** DATA PROVIDED follows **

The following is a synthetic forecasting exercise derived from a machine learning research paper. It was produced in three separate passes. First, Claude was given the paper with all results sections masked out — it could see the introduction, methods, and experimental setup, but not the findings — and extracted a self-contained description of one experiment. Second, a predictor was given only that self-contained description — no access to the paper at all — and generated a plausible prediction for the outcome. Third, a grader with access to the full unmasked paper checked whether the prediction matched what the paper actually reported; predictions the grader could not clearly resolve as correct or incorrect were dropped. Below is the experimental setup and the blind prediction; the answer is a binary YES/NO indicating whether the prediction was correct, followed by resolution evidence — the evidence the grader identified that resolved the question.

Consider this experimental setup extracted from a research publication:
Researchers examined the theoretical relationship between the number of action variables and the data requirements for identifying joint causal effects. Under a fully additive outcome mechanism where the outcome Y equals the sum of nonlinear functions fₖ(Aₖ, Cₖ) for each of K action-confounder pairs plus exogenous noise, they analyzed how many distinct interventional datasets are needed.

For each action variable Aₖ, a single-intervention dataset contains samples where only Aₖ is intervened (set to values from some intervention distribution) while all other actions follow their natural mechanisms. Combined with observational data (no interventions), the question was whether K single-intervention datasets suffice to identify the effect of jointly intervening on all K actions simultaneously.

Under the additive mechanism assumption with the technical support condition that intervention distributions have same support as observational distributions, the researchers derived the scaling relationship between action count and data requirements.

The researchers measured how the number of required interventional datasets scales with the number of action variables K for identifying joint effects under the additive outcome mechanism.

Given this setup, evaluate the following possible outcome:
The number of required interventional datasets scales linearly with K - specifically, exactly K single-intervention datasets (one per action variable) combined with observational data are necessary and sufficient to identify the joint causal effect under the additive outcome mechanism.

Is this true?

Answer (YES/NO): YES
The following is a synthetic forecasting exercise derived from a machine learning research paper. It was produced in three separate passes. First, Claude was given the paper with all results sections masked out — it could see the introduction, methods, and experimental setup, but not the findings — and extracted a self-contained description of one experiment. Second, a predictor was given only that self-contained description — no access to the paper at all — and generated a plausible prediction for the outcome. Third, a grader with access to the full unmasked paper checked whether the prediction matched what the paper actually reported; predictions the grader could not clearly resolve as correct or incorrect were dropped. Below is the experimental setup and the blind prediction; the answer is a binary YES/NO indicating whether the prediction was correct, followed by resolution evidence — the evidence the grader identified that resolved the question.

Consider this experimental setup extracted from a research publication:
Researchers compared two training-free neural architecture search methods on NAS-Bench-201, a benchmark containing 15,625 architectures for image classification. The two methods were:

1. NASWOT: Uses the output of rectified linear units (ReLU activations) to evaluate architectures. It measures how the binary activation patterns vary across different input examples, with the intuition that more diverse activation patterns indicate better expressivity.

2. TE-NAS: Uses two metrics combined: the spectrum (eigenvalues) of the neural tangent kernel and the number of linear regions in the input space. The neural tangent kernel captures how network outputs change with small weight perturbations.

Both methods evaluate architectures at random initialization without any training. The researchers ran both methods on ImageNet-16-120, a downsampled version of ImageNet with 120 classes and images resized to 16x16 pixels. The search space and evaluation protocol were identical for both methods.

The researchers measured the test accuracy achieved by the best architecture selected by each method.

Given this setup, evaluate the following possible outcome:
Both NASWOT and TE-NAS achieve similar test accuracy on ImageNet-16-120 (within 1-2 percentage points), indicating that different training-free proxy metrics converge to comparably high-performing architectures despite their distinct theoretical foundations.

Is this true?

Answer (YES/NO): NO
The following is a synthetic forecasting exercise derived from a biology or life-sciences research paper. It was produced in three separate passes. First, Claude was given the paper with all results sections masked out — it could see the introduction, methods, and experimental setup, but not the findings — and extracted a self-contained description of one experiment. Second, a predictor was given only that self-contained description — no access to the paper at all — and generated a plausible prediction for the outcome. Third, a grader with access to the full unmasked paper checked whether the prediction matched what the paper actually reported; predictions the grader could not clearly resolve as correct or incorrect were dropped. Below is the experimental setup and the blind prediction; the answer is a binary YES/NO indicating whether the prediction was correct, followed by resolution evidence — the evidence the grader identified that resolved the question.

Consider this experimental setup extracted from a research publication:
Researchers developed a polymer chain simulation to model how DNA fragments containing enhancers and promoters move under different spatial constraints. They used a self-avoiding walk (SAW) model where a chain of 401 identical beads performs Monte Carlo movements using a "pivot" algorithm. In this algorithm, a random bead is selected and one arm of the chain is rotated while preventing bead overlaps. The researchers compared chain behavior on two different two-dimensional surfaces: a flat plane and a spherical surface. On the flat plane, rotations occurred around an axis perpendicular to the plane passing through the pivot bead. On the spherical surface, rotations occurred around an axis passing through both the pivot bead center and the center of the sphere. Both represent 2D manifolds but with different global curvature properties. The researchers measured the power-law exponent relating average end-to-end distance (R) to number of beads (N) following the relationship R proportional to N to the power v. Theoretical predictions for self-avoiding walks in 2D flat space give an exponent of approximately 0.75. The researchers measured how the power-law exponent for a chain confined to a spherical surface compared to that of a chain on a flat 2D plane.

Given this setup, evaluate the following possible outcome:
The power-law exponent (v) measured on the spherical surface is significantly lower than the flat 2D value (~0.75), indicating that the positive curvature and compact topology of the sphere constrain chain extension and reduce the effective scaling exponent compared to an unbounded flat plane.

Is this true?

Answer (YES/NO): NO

** End of DATA PROVIDED **

**TASK**
Which lines above hold the string "scales"? Show each of them.

**RESULT**
The researchers measured how the number of required interventional datasets scales with the number of action variables K for identifying joint effects under the additive outcome mechanism.
The number of required interventional datasets scales linearly with K - specifically, exactly K single-intervention datasets (one per action variable) combined with observational data are necessary and sufficient to identify the joint causal effect under the additive outcome mechanism.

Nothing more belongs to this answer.